Luxury retailers spend millions trying to lure shoppers worth millions online. But according to a new Report from Forrester Research, Inc. (Nasdaq: FORR), affluent shoppers — those with investable assets of $1 million or more — expect a different luxury experience online. Rather than being dazzled online by exclusivity, extravagance, and entertainment, affluent shoppers expect convenience, confidence, and control — just like other online buyers.
“Affluent shoppers are a critical consumer segment because they set the pace for eCommerce adoption. They have been buying longer, feel more comfortable buying, buy more frequently, and, of course, spend more money online than anyone else. But at the same time, they buy online for the same reasons that all online shoppers do and care about price and positive experiences with Web stores as much as the less wealthy,” said Ekaterina O. Walsh, Ph.D., senior analyst at Forrester. “Despite their readiness to use the Net to purchase everything from prestigious cosmetics to designer clothes, the affluent have held back from buying luxury goods online because they are not getting what they want.

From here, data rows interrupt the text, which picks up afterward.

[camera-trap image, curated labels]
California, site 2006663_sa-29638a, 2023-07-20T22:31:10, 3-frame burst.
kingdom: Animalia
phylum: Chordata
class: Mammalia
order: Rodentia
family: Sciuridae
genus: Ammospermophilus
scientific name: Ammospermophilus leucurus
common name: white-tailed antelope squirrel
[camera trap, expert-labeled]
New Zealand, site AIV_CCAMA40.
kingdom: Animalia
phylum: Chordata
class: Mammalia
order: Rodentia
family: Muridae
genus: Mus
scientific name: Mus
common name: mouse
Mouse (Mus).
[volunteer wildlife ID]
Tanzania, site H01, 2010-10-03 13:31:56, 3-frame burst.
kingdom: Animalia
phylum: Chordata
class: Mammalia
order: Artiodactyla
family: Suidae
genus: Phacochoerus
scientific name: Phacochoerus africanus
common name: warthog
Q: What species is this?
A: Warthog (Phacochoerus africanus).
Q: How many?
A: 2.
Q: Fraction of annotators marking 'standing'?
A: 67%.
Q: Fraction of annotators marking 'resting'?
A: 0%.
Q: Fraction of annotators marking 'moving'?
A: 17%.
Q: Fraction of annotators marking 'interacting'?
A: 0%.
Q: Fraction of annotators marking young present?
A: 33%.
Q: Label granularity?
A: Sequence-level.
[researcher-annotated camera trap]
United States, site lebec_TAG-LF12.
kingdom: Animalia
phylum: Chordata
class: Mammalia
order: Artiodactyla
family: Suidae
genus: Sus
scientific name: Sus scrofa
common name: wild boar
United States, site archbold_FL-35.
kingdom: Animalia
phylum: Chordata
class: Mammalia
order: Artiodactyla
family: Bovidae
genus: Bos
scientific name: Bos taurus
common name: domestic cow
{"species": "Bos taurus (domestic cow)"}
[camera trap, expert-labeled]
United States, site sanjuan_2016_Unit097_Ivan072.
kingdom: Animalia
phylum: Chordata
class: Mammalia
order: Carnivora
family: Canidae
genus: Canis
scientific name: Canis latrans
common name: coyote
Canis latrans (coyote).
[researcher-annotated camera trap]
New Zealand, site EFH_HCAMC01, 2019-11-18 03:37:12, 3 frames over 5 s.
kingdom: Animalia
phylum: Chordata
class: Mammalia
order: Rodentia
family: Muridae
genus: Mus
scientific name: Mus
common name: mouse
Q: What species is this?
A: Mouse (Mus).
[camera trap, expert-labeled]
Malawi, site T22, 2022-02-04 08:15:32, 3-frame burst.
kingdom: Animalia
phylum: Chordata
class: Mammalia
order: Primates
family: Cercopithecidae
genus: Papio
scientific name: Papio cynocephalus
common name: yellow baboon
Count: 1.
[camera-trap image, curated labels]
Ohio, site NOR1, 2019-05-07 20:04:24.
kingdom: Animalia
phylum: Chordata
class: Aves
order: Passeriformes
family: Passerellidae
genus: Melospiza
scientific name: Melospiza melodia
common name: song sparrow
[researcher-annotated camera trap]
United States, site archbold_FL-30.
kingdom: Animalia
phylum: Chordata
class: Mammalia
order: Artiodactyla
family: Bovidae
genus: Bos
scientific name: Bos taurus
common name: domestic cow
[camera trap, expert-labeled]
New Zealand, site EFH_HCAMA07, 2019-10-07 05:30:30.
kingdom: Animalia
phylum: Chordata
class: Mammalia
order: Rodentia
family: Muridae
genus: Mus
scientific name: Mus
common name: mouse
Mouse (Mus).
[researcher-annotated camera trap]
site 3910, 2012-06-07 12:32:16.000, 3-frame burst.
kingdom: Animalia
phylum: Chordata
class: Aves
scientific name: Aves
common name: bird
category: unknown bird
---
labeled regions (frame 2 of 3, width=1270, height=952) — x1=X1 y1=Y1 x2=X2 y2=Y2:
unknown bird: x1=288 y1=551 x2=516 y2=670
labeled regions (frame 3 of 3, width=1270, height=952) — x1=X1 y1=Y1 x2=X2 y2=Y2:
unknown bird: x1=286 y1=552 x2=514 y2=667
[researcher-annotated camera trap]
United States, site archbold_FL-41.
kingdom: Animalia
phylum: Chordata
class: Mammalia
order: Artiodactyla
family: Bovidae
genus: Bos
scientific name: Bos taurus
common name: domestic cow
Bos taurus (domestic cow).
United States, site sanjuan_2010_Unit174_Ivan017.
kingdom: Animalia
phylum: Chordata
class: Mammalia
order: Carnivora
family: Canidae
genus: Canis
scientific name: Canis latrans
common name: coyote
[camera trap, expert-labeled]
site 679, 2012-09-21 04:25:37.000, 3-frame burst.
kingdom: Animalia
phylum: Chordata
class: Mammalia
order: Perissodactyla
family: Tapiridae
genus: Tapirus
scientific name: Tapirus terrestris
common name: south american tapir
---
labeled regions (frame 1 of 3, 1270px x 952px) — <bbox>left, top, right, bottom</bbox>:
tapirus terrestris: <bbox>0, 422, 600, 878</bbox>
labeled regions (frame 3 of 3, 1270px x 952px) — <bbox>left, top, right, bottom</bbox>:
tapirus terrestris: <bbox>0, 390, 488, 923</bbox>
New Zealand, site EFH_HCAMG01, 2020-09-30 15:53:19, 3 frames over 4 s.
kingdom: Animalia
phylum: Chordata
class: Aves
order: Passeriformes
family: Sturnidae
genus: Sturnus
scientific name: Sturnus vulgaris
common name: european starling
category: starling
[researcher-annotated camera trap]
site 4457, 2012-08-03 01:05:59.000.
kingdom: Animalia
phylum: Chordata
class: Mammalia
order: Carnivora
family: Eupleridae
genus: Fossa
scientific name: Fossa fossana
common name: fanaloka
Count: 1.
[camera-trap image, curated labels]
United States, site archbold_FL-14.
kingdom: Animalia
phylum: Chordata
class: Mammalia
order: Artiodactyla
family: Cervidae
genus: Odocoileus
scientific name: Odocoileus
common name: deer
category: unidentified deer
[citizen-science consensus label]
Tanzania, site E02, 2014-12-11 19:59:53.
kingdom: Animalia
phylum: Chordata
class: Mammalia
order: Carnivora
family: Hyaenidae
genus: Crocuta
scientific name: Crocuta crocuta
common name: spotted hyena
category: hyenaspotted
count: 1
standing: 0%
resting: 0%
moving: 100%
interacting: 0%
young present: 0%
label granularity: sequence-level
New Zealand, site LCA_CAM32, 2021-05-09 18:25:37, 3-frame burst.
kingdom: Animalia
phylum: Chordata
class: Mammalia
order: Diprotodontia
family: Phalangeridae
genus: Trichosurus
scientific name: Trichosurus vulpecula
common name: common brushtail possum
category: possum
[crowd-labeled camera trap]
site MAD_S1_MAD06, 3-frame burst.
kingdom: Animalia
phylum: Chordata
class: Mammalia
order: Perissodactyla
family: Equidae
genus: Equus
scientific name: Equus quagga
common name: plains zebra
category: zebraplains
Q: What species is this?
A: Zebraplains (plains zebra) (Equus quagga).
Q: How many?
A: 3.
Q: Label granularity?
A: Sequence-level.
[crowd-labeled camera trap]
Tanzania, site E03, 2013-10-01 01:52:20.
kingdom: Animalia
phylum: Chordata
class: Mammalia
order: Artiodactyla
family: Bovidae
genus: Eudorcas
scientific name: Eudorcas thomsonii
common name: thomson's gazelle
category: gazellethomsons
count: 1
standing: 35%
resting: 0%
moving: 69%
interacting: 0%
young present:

“Online purveyors of luxury goods should quit trying to recreate an offline shopping experience; channels aren’t different funnels through which identical experiences can be poured,” added Walsh. “Furthermore, by understanding and responding to the demands of affluent online shoppers, retailers will be poised to fulfill expectations of nonaffluent consumers who are right behind them.”
Most luxury merchants are designing Web experiences to replicate the look and feel of brick-and-mortar luxury shops by posturing exclusivity, extravagance, and entertainment. Most sites offering luxury goods share barriers to convenience like bandwidth-intensive interfaces, broken links, required plug-ins, and confusing error messages. Obstacles like forcing shoppers to choose a profile name for no apparent reason further undermine the user experience.
To create sites that meet affluent consumers’ needs, luxury merchants must deliver convenience, confidence, and control. Convenience must be offered through easy research, consideration, purchase, and returns. Keyword searches, few clicks to complete a purchase, and clearly communicated total cost all improve the convenience of online shopping. Confidence is built through brand equity and consumer trust. Familiar brick-and-mortar brands generate trust in Web stores, while smart pure plays will build their names via partnerships and cost-effective marketing. Control will be delivered with quality service, commitment to customer privacy, and savings.
For the Report “Selling To The Affluent Online,” Forrester analyzed data from six surveys of thousands of individuals and households in North America with investable assets of $1 million or more, not including the value of their primary home. Wired affluent households spent an average of $1,466 online in 2000, versus $817 for nonaffluent ones.